Blood pressure measurements
The systolic, diastolic, and mean arterial blood pressure (MAP) was measured at week 20 using the non-invasive tail-cuff method with photoelectric sensors (IITC Model 31 Computerised Blood Pressure Monitor, Life Sciences, Woodland Hills, California, USA) as previously described by Gamede et al., 2019[52]. The equipment was calibrated each day prior to measurements. The animals were kept warm at ± 30°C in an enclosed chamber (IITC Model 303sc Animal Test Chamber, IITC Life Sciences, Woodland Hills, California, USA) for 30 minutes before blood pressure recording. All measurements were conducted at 09h00 as previously described[52].
Blood collection and tissue harvesting
At the end of the experimental period, all animals were anesthetized with isoflurane (100 mg/kg) (Isofur, Safeline PharmAceuticals (Pty) Ltd, Roodeport, South Africa) via a gas anesthetic chamber (Biomedical Resource Unit, UKZN, Durban, South Africa) for 3 minutes. While rats were unconscious, blood was collected by cardiac puncture and then injected into individual pre-cooled heparinized containers.

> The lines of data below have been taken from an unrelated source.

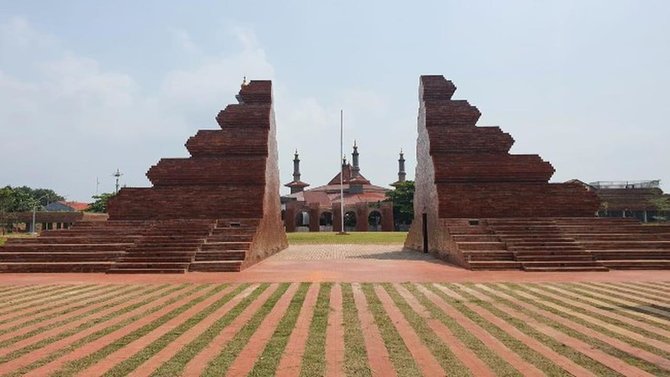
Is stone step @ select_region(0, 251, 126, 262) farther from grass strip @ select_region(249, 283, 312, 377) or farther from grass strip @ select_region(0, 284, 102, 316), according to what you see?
grass strip @ select_region(249, 283, 312, 377)

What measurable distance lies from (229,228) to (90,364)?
38.3 feet

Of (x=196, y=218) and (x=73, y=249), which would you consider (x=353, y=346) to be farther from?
(x=196, y=218)

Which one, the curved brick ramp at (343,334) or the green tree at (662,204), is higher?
the green tree at (662,204)

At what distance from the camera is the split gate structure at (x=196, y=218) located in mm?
13242

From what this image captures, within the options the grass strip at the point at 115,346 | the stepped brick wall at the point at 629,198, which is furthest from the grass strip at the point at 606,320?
the stepped brick wall at the point at 629,198

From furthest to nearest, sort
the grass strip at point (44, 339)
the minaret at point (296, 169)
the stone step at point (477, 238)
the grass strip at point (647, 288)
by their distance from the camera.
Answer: the minaret at point (296, 169)
the stone step at point (477, 238)
the grass strip at point (647, 288)
the grass strip at point (44, 339)

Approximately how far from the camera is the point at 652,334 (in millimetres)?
5078

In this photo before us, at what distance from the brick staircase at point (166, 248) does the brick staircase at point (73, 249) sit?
1.14 ft

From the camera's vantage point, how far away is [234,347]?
459cm

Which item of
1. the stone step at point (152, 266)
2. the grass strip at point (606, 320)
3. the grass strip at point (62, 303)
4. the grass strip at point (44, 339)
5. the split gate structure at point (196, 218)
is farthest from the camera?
the split gate structure at point (196, 218)

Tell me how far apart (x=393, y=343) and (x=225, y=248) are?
1016 centimetres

The blood was then centrifuged (Eppendorf centrifuge 5403, Germany) at 4°C, 503 g for 15 minutes. Plasma was collected and stored at -70 °C in a Bio Ultra freezer (Snijers Scientific, Holland) until biochemical analysis as previously described by Luvuno et al., 2020[50].
Biochemical analysis
The kidney NADPH oxidase, SOD, GPX1, and Kim1 as well as plasma insulin, Ang II, and aldosterone concentration were measured using separate, specific ELISA kits according to the manufacturer's instructions (Elabscience and Biotechnology, Wuhan, China). MDA concentration was determined using a previously described protocol by Mkhwanazi et al.,
2014[53].
Quantitative real-time PCR
RNA extraction in the kidney was performed as per the ReliaPrep miRNA Cell and Tissue Miniprep System (Promega, USA). Synthesis of cDNAs was performed by reverse transcription reactions with 2 μg of total RNA using GoTaq® 2-Step RT-qPCR System as a cDNA synthesis kit (Promega, USA) as described by the manufacturer.

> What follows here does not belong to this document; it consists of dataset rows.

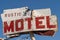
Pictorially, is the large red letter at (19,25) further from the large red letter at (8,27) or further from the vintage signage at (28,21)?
the large red letter at (8,27)

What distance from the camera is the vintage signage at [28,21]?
3180 cm

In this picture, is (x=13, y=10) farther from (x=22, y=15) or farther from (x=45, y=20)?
(x=45, y=20)

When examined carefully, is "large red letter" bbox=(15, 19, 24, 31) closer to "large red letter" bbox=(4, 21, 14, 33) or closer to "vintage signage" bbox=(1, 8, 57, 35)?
"vintage signage" bbox=(1, 8, 57, 35)

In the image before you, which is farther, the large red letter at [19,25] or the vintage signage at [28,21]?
the large red letter at [19,25]

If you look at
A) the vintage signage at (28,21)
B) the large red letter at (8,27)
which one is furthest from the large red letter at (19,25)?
the large red letter at (8,27)

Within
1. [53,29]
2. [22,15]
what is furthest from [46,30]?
[22,15]

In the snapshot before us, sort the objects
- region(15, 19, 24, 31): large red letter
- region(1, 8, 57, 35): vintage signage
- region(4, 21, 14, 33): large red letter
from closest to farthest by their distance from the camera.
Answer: region(1, 8, 57, 35): vintage signage → region(15, 19, 24, 31): large red letter → region(4, 21, 14, 33): large red letter

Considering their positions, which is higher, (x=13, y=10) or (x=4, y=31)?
(x=13, y=10)

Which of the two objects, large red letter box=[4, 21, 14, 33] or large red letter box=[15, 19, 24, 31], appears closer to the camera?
large red letter box=[15, 19, 24, 31]

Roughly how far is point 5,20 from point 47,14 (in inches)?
181

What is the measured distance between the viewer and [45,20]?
1261 inches

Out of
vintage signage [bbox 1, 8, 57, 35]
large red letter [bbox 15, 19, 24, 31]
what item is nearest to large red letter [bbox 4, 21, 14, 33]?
vintage signage [bbox 1, 8, 57, 35]

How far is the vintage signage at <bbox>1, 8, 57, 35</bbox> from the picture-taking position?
31.8 meters

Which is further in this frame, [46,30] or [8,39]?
[8,39]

The ROCHE light cycler SYBR Green I master mix was used for amplification according to the manufacturer's instructions on the ROCHE light cycler system. The primer sequences (Metabion, Germany) used in this study can be found in Table 1 below. The cycling conditions were: Pre-incubation was carried out at 95℃ for 60s, followed by a 3-step amplification of 45 cycles at 95℃ for 15s, 60℃ for 30s, and 72℃ for 30s. Melting was effectuated at 95℃ for 10s, 65℃ for 60s and 97℃ for 1s. Furthermore, cooling was achieved at 37℃ for 30s. Glyceraldehyde-phosphate dehydrogenase (GAPDH) as an internal control was used as the housekeeping gene. Gene expression values are represented using the 2-ΔΔCt relative quantification method.

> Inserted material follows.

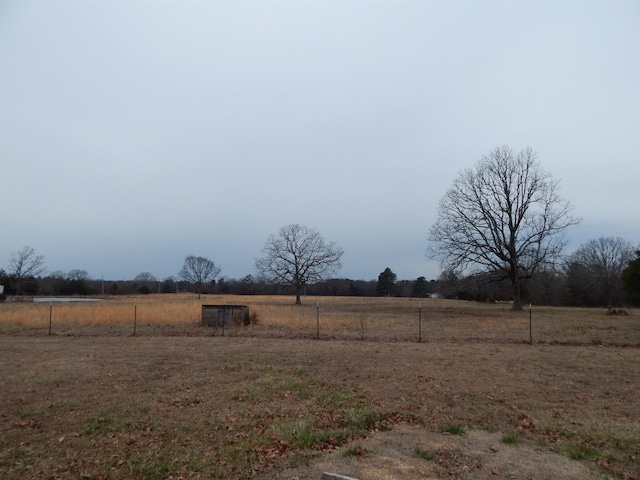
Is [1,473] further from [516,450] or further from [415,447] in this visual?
[516,450]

Table 1: List of primers used in this study
Table 1: List of primers used
Gene of interest
|
Sequence
|
renin
|
Forward: 5’-GAGG-CCTTCCTTGACCAATC- 3’
Reverse: 5′- TGT-GAATCCCACAAGCAAG-3′
|
angiotensinogen
|
Forward: 5′- GAGTGGGAGAGGTTCTC-AA-3′
Reverse: 5′- TCGTAGATGCGAACAG-GA-3′
|
ACE
|
Forward: 5′- CCATCTGCTAGGGAA-CATGT-3′
Reverse: 5′- GTGTCCATCCCTG-CTTTATCA-3′
|
AT1R
|
Forward: 5’- GCTCACGTG-TCTCAGCAT-3’
Reserve: 5’- TTGGCCAC-CAGCATCGT-3’
|
GAPDH
|
Forward: 5’-AGTGCCAGCCTCGTCTCATA-3’
Reserve: 5’-GATGGTGATGGGTTTCCCGT-3’
|
The urine creatinine ratio was determined using IDEXX vetlab station (USA IDEXX Laboratories, Inc). One IDEXX Drive Westbrook, ME 04092 USA 1-800-548-6733.
Analysis of data
All data were expressed as means ± S.E.M. Statistical comparisons were performed with Graph Pad instat Software (version 5.00, GraphPad Software, Inc., San Diego, California, USA) using Student's unpaired two-sided t-test. A value of p< 0.05 was considered statistically significant.